“More funders are realising that to have a systemic impact and not only address the symptoms, some investment in policy influence and advocacy is important.”
John Spierings, Executive Officer of the Reichstein Foundation and former senior policy adviser to a former Prime Minister, talks to Fiona Higgins about how collective impact and support for policy advocacy and influence by Australian philanthropists can play a crucial role in responding to the profound environmental, social and economic challenges facing our nation.
What exactly is collective impact?
‘Collective impact’ describes the process, outcomes and social change that can occur when funders of all types – big and small, warts and all – come together with strategy, determination and passion, under a common platform of shared values and often using advocacy as a tool, to exert significant impact on issues of equity, sustainability, justice and dignity.
What are the defining features of advocacy versus other forms of philanthropy?
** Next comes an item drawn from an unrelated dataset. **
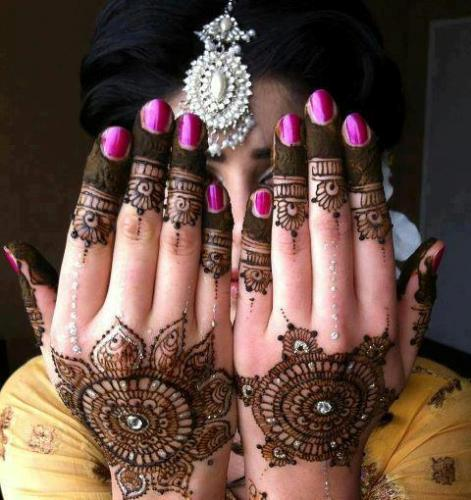 Bridal Mehndi Designs24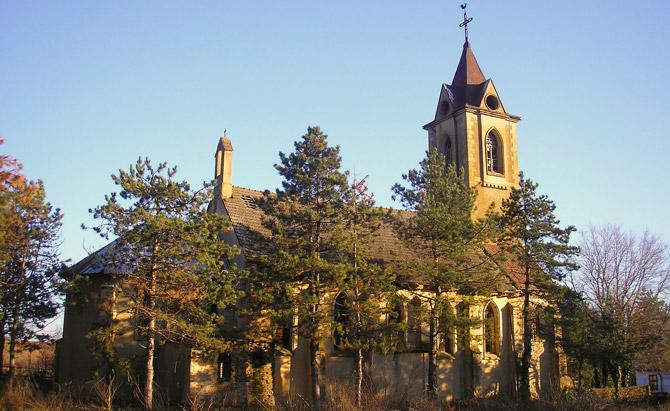Немската църква виждаща се от километри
Advocacy is usually concerned with changing something about a system, and sometimes it’s also about ‘holding the line’ and defending the status quo. There is often a far more direct understanding of what success looks like with advocacy support because there are usually very concrete objectives about changing or protecting regulatory or legislative goals involved. At the heart of advocacy lies strong engagement with community practitioners and people with lived experience, and their perspectives are central to the process. Funders can bring a few things to the table, vital things, but ultimately the grunt work is being done by the social change agents in the field. Advocacy is usually a long game – it can take years of commitment and work – which requires patient philanthropy.
What are some examples of collective impact using advocacy?
An obvious and recent example is the marriage equality campaign of 2017, in which philanthropy emerged as a key ally of changemakers seeking to overturn deeply discriminatory laws and attitudes against LGTBIQ Australians. Another example is the NDIS, which emerged from a campaign led by disability advocates over two decades, with vital support from philanthropists who shared their vision for people with disability to have dignity, genuine rights and autonomy.
The Australian Environmental Grantmakers Network is an exercise in collective impact in which philanthropy is supporting NGO efforts to tackle dangerous climate change, protect our bio-diversity, support sustainable agriculture and more. Also, impact investing is a form of collective impact whereby philanthropy is adding its financial muscle to advocate for shared prosperity, to help transition capital markets towards a more ‘natural capitalism’ – more sustainable, ethical and responsible products and services.
Do we know how many philanthropic funders in Australia are engaged in funding advocacy?
We don’t really. The Foundation Mapping exercise by Philanthropy Australia might help us understand that better. If the US is a guide, a recent issue of the Stanford Social Innovation Review estimated that advocacy constituted about 10% of all philanthropic giving by trusts and foundations in America. If we apply that figure in Australia – and it’s probably a figure that’s less than in the US – then we’re not looking at a large proportion of philanthropic giving.
But I suspect that percentage is growing, because it’s clear that an increasing number of trusts and foundations are becoming more comfortable with targeted and strategic advocacy. More funders are realising that to have a systemic impact and not only address the symptoms, some investment in policy influence and advocacy is important. There’s also a realisation that investing in advocacy is legitimate – provided it’s transparent and strategic and not politically partisan. So, I think we’re likely to see collaborating for social change grow over the next 5 to 10 years in Australia.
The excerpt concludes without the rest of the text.